### TEXT PASSAGE
== Segment start ==

Select Committee on Public Administration Minutes of Evidence

Examination of Witnesses (Questions 120 - 123)



  120. It is with Ministers but there is no connection between what a Bill might say and the results of a study. The results of a study sit by themselves.
  (Mr Thompson) Indeed, and we think it is very important that we try to connect whatever comes out of the evaluation of the complaints procedure with the new structures that will emerge within the NHS. We feel we have a responsibility to try and make those connections as integrated and as sensible as possible because this will be quite a significant change to the way in which the NHS, I believe, connects with patients who wish to make complaints and the public at large.

  Chairman: I understand and agree with all that.

Mr Trend

  121. You mentioned earlier the advocacy arrangements that have been made in the Bill, which were very controversial in both Houses of Parliament. A cynic might say that Ministers were holding back the review in order to present both a problem and a solution. If Parliament cannot analyse the problem before it looks at the proposals for the solution, I think that is a bad deal.
  (Mr Thompson) Certainly Ministers are very keen to make sure that sensible proposals emerge from the evaluation. It is important that you try to integrate the two particular processes together. We have heard several examples from the Ombudsman's office of how difficult it often is for patients to enter into the complaints process. I personally believe that the intention around a lot of the proposals within the Health and Social Care Bill is to provide that support and advocacy for patients in the future. In that sense I personally believe that the two processes do need to be closer together. There will be a consultation process, as I say, once the Bill is completed. No doubt the public at large and others will make their representations at that time.

Mr Turner

  122. As far as I have understood them, the proposals you have put forward seem to me to be quite good and on the right lines to ensure that we get a better NHS than we have had in the past. The difficulties we had with the earlier session were on enforcement. How can we be assured that the kinds of things that you want to do are going to be enforced? How can we be convinced that what you want to achieve will actually be achieved?
  (Mr Thompson) Certainly I think parts of the review of the complaints procedure show a sense that patients do not always feel empowered within the processes that we have at the moment. The setting up of the patients and advocacy liaison service within trusts (which will include primary care trusts for example) and the independent advocacy service, which will be available to all patients, are two very concrete ways in which patients in the future should be able to be supported through the complaints procedure. We are keen that that consultation takes place. No doubt primary care and the way in which out-of-hours services work may well come up as an issue within that consultation period.

== Segment end ==

### WHAT TO WORK ON
**A.** List every name that follows "Mr" in the committee minutes.
**B.** Please carry the committee minutes forward from their final sentence.

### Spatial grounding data

== Segment start ==

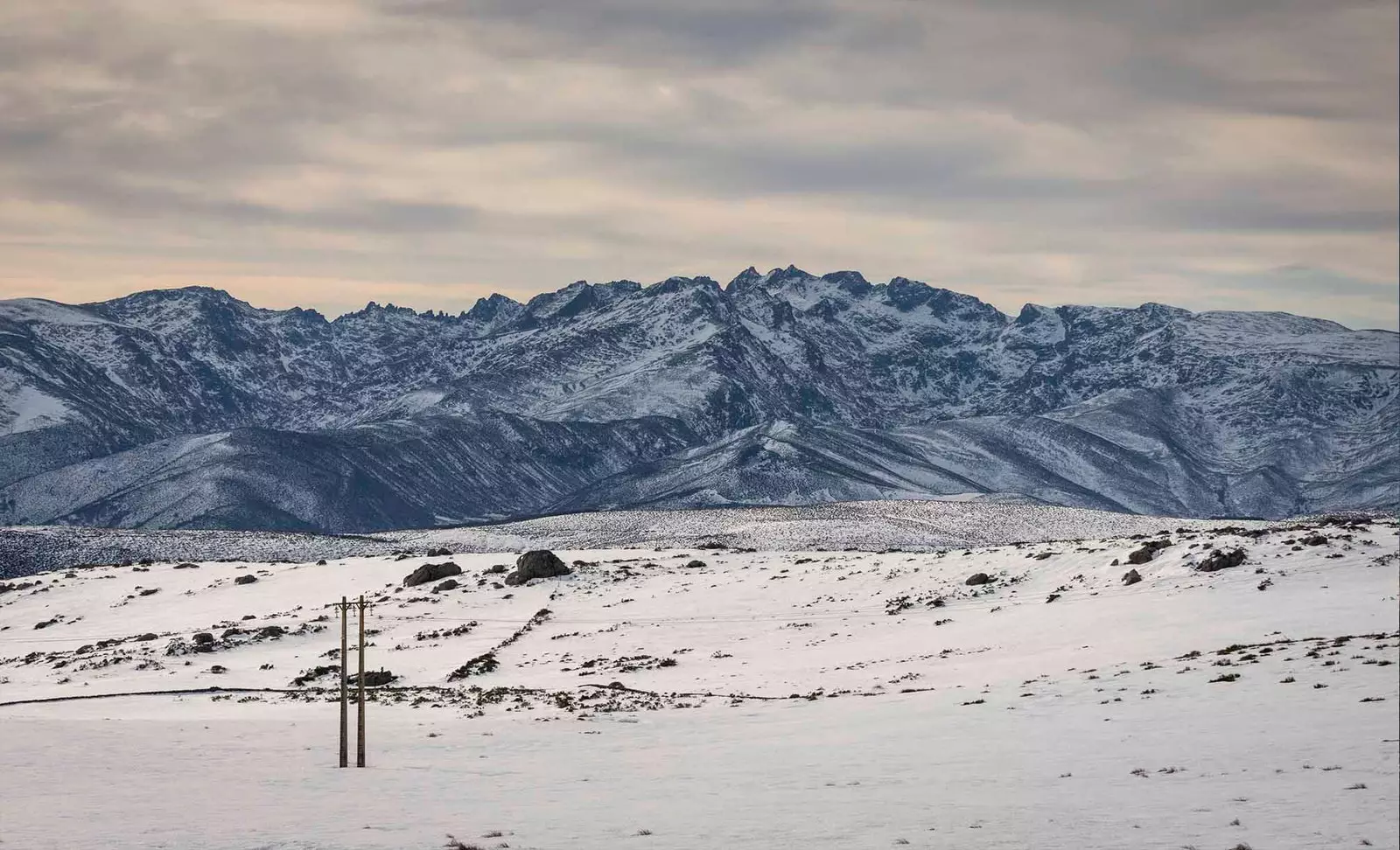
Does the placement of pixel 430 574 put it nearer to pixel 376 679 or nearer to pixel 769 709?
pixel 376 679

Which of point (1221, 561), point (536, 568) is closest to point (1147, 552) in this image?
point (1221, 561)

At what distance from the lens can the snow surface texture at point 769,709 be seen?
3731 centimetres

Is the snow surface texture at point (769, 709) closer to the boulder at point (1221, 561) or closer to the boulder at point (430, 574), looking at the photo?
the boulder at point (1221, 561)

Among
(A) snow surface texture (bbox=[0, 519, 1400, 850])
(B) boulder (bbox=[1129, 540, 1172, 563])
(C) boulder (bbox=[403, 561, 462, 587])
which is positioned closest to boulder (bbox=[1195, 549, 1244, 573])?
(A) snow surface texture (bbox=[0, 519, 1400, 850])

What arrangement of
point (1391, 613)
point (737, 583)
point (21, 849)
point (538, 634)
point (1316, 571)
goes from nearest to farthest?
point (21, 849) → point (1391, 613) → point (1316, 571) → point (538, 634) → point (737, 583)

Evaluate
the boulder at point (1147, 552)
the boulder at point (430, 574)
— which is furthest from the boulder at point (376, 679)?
the boulder at point (1147, 552)

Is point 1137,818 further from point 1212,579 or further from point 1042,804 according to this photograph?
point 1212,579

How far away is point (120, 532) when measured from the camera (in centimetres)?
19588

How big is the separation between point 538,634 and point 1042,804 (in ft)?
180

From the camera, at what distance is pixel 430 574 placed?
110 m

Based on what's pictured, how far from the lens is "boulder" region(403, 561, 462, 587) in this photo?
109500 millimetres

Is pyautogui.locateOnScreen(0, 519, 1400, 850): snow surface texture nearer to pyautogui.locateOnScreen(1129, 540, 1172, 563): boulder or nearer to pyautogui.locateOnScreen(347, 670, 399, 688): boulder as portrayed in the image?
pyautogui.locateOnScreen(1129, 540, 1172, 563): boulder

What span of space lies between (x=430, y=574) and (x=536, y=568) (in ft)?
27.6

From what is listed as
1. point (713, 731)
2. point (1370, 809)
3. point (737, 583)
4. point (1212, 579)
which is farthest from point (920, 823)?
point (737, 583)
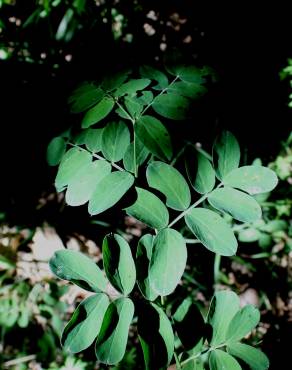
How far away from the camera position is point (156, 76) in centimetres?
126

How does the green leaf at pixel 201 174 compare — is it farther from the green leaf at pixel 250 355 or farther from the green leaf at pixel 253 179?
the green leaf at pixel 250 355

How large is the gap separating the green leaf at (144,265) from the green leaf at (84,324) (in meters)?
0.10

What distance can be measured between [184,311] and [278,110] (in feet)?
5.65

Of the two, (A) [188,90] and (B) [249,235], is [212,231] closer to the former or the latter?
(A) [188,90]

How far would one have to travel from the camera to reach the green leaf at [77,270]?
0.90 m

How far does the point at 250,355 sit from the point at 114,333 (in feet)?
1.34

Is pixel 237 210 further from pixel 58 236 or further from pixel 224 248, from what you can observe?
pixel 58 236

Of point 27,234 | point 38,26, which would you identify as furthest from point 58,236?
point 38,26

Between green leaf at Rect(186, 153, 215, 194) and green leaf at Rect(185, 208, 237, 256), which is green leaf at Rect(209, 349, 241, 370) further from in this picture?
green leaf at Rect(186, 153, 215, 194)

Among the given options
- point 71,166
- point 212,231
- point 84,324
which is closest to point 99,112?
point 71,166

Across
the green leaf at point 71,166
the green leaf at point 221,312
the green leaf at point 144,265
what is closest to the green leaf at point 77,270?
the green leaf at point 144,265

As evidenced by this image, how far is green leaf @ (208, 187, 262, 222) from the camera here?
0.94 m

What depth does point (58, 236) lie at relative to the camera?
210 centimetres

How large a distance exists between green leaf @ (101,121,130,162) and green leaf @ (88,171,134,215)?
0.08 m
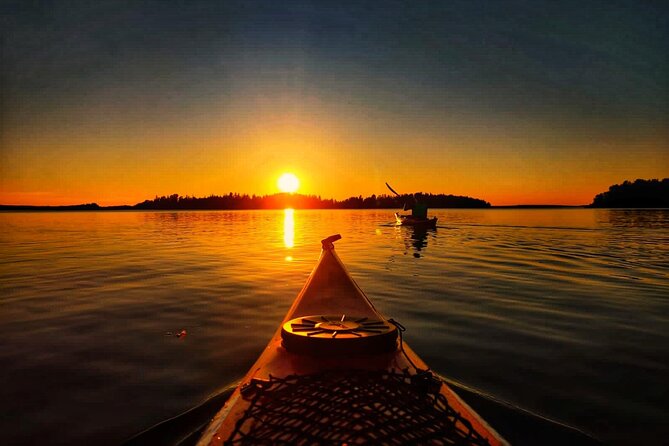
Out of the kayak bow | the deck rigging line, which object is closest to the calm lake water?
the kayak bow

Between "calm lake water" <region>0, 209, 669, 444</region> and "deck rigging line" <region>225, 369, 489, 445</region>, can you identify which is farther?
"calm lake water" <region>0, 209, 669, 444</region>

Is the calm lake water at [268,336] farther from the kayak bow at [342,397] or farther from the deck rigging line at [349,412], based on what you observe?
the deck rigging line at [349,412]

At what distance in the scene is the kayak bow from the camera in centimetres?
263

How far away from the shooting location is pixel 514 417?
4.57 meters

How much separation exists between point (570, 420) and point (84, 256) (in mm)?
20652

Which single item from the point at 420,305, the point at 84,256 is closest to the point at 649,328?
the point at 420,305

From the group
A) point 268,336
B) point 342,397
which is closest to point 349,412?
point 342,397

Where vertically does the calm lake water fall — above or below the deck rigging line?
below

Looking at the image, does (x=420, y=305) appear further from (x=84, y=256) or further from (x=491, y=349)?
(x=84, y=256)

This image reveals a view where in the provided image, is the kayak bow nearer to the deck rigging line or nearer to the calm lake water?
the deck rigging line

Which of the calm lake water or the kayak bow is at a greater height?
the kayak bow

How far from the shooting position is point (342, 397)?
9.91 ft

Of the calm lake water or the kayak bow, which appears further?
the calm lake water

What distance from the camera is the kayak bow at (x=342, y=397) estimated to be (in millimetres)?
2629
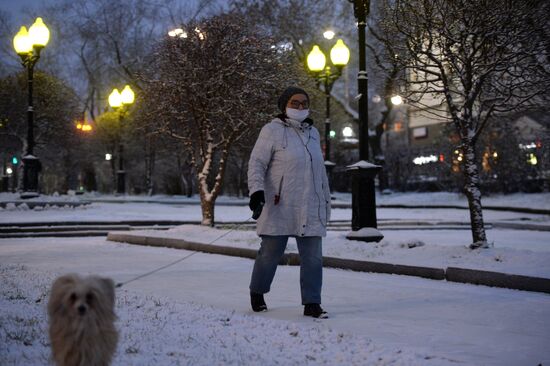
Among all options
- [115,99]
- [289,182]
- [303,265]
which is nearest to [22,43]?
[115,99]

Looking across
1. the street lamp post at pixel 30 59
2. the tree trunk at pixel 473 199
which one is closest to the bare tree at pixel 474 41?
the tree trunk at pixel 473 199

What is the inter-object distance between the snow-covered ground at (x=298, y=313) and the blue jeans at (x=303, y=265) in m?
0.26

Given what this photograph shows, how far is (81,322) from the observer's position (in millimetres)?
3104

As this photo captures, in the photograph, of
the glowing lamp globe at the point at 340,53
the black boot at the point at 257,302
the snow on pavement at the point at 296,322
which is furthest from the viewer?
the glowing lamp globe at the point at 340,53

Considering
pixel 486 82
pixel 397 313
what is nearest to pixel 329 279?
pixel 397 313

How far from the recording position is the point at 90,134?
137 ft

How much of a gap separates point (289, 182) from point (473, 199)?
4635mm

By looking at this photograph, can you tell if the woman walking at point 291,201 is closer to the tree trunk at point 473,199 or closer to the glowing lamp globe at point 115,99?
the tree trunk at point 473,199

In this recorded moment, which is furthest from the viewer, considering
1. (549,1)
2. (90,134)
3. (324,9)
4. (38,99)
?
(90,134)

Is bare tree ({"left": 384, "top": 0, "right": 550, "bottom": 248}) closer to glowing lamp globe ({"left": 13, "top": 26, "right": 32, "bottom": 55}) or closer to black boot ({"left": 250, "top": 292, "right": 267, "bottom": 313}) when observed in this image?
black boot ({"left": 250, "top": 292, "right": 267, "bottom": 313})

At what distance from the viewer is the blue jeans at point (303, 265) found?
5738mm

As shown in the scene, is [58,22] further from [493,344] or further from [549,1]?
[493,344]

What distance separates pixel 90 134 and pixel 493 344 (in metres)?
39.8

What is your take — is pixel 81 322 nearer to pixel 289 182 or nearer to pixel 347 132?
pixel 289 182
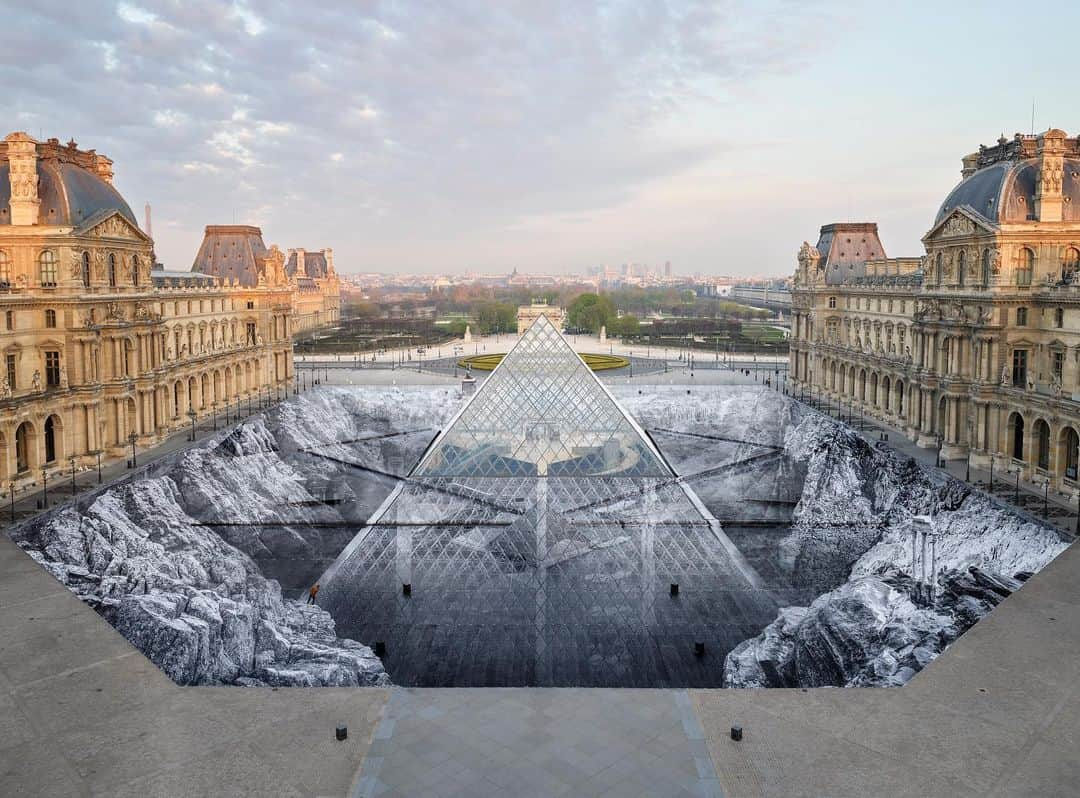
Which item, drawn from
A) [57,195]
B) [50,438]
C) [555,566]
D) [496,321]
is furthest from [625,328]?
[555,566]

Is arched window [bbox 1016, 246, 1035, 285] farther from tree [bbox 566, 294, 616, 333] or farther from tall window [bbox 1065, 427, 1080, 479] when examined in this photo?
tree [bbox 566, 294, 616, 333]

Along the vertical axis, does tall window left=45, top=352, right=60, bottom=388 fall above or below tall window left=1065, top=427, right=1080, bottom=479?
above

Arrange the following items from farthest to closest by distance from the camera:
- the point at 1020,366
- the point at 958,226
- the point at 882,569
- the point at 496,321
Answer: the point at 496,321 < the point at 958,226 < the point at 1020,366 < the point at 882,569

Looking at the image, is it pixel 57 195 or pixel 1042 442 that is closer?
pixel 1042 442

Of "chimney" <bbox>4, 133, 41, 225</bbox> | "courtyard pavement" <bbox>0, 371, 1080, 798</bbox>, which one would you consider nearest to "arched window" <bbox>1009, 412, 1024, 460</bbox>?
"courtyard pavement" <bbox>0, 371, 1080, 798</bbox>

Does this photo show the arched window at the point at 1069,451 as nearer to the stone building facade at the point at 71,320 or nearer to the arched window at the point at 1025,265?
the arched window at the point at 1025,265

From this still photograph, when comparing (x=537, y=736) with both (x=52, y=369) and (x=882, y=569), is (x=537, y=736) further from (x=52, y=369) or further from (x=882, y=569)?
(x=52, y=369)

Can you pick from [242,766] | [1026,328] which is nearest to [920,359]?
[1026,328]
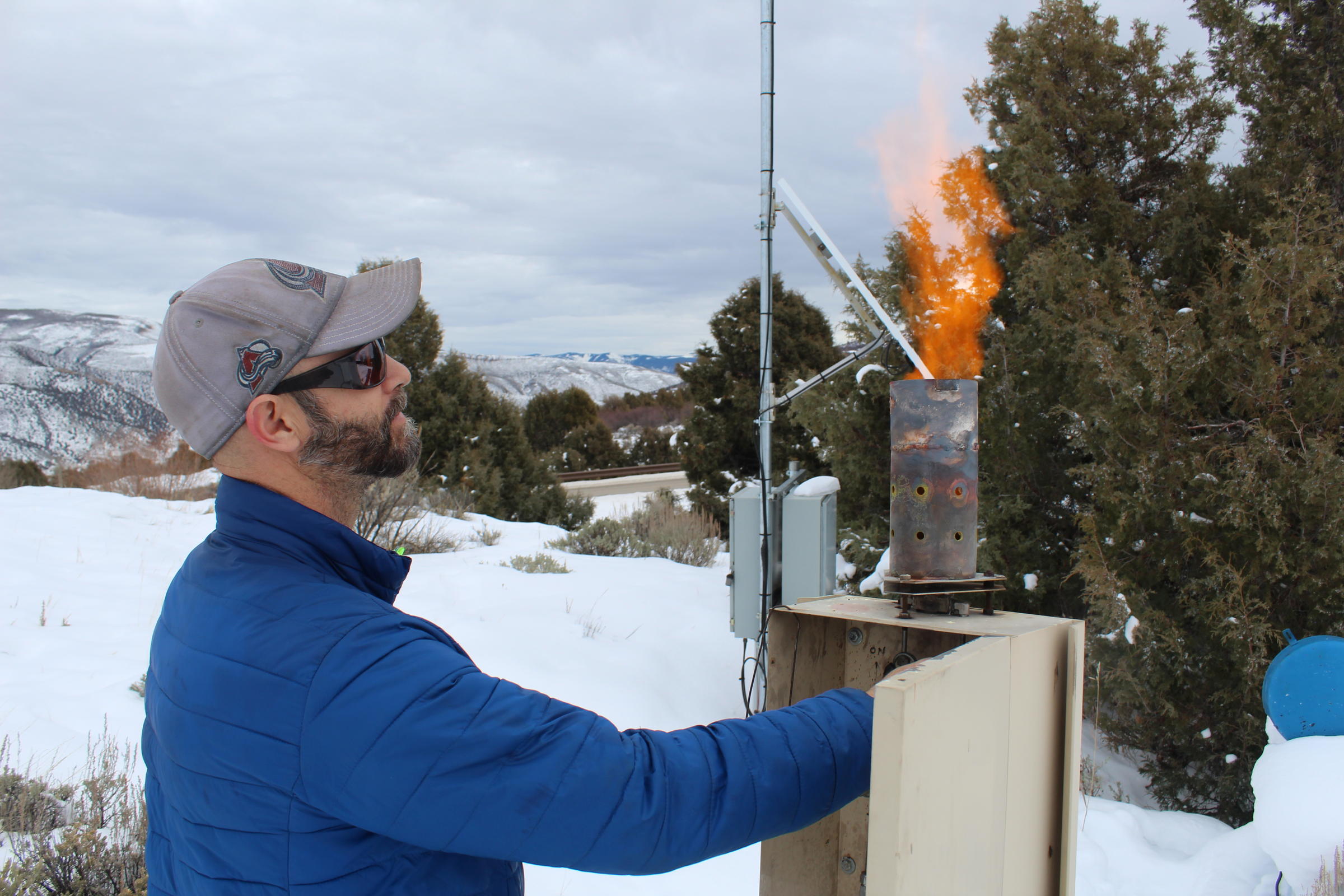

== Segment end ==

### ANSWER SET
**A.** Mr Thompson, Mr Trend, Mr Turner

**B.**
  123. Are you absolutely happy that, at the end of the day, if the organisation—the patients and advocacy liaison service—comes up with a decision, that that decision will be able to be enforced? The Chairman was referring to the problem of a patient being struck off a GP's list. You accepted that that was not natural justice. Are you happy that natural justice will apply?
  (Mr Thompson) I think there is a much greater chance of that now. In addition to the patients and advocacy liaison service, each trust, for example, will have a patients' forum and a panel service will elect a non-executive director to sit as a member of that particular trust board. I cannot comment on the individuals in these particular cases with Healthcall. For example, in those trusts in the future one of the non-executive directors will emerge from the Patients Forum. I think there is a much greater chance within the current and future structures of the NHS for patients to have a say and be directly involved in the decision-making processes in each primary care trust. Yes, I do believe there is a much greater chance.

  Chairman: We will provisionally end there. We would like to have you back when we see the review and what the shape of the new complaints system is going to be. The Committee is extremely interested in this matter. It notes that the only bit of the complaints system that applies is that the NHS should be covered by traditional competencies, and that is the Ombudsman, because of its conspicuous independence. We shall be looking carefully at what is proposed to make sure that it passes tests of that kind. We are grateful for this first conversation and we look forward to our next one. Thank you very much indeed.